WHAT YOU HAVE TO DO: Please copy every record below exactly, but leave the pictures out.

Stored data entries
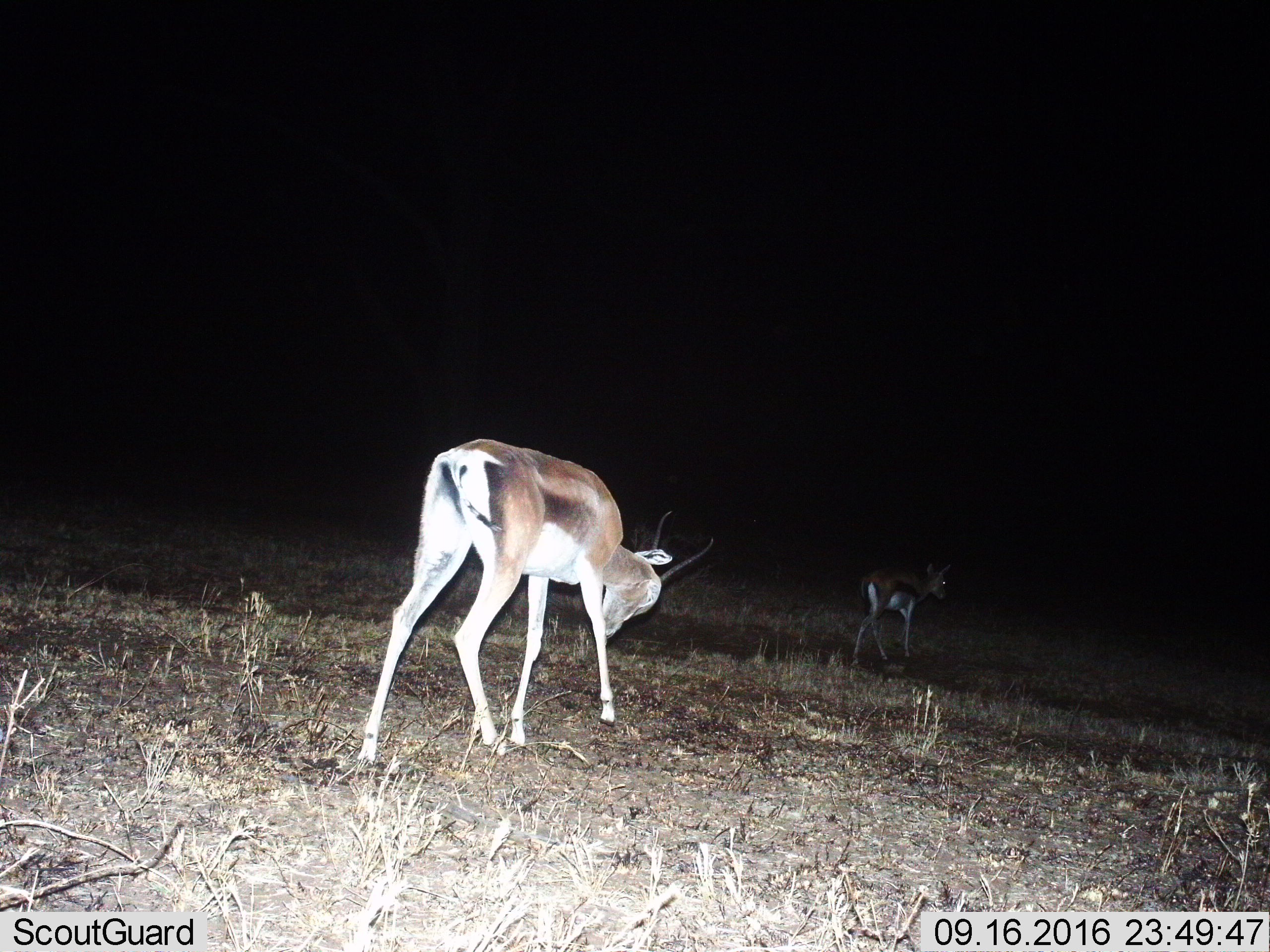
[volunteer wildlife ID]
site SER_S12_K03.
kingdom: Animalia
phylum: Chordata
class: Mammalia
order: Artiodactyla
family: Bovidae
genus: Nanger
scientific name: Nanger granti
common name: grant's gazelle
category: gazellegrants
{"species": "gazellegrants (grant's gazelle) (Nanger granti)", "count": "2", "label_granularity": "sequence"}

RESPONSE BOX:
[volunteer wildlife ID]
site SER_S12_K03.
kingdom: Animalia
phylum: Chordata
class: Mammalia
order: Artiodactyla
family: Bovidae
genus: Nanger
scientific name: Nanger granti
common name: grant's gazelle
category: gazellegrants
{"species": "gazellegrants (grant's gazelle) (Nanger granti)", "count": "2", "label_granularity": "sequence"}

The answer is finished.